Data in this exercise
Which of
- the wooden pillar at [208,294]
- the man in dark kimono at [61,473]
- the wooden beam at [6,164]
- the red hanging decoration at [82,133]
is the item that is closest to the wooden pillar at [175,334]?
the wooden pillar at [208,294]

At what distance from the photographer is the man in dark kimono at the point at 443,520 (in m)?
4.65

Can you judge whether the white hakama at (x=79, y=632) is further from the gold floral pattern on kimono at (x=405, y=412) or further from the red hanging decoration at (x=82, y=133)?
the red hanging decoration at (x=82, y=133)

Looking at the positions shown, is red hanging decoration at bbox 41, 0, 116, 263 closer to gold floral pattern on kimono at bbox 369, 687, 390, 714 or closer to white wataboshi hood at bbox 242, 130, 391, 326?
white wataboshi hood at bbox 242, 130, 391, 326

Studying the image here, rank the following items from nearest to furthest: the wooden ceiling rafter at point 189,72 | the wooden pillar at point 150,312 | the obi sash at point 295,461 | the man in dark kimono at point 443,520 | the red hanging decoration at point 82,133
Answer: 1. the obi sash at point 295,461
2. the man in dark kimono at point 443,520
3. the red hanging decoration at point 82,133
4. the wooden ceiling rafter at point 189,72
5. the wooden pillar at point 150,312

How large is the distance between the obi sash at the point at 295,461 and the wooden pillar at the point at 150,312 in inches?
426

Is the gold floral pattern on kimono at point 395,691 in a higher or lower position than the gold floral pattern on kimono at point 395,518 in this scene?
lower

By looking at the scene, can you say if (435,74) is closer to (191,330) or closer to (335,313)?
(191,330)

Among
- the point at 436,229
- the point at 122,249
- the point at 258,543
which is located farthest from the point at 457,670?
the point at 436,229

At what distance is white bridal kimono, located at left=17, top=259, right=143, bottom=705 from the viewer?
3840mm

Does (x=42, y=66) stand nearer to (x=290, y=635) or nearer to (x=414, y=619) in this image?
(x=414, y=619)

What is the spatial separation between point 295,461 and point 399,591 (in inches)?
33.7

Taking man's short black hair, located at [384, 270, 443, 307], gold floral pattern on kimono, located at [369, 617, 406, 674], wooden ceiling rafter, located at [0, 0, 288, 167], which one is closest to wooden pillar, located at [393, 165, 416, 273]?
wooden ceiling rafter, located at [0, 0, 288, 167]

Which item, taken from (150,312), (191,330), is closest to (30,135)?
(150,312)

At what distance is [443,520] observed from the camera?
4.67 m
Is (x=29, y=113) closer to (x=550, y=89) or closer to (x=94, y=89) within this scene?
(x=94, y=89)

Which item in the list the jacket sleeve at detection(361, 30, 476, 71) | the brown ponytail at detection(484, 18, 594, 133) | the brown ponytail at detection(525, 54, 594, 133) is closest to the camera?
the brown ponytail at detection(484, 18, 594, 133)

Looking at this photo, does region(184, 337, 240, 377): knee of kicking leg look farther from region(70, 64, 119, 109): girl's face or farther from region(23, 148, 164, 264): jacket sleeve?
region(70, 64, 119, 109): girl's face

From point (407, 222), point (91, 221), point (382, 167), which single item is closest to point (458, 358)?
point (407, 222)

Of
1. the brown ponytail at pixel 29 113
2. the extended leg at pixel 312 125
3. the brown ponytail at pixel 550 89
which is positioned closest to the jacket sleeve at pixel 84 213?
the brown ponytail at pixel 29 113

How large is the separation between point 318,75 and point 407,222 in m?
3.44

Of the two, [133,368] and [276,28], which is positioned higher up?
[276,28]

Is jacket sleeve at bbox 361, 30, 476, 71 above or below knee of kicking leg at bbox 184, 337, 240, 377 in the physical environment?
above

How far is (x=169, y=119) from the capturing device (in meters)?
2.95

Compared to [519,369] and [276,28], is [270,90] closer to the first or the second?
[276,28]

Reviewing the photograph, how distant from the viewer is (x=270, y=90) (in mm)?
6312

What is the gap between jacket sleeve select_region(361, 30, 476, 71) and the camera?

Written request
Starting with the line that contains "How large is the separation", write out each line through the end of the listing, exactly as it appears, and include nothing else.

Answer for this exercise
How large is the separation between point 318,75 and point 407,222 in m?
3.44

Of the two, [133,368] and [276,28], which is positioned higher up?
[276,28]

Is jacket sleeve at bbox 361, 30, 476, 71 above or below knee of kicking leg at bbox 184, 337, 240, 377 in the physical environment?
above

How far is (x=169, y=119) from the capturing device (in meters)?
2.95

Compared to [519,369] and [276,28], is [270,90] closer to the first or the second?
[276,28]

Reviewing the photograph, how distant from the viewer is (x=270, y=90) (in mm)?
6312

What is the gap between jacket sleeve select_region(361, 30, 476, 71) and the camera?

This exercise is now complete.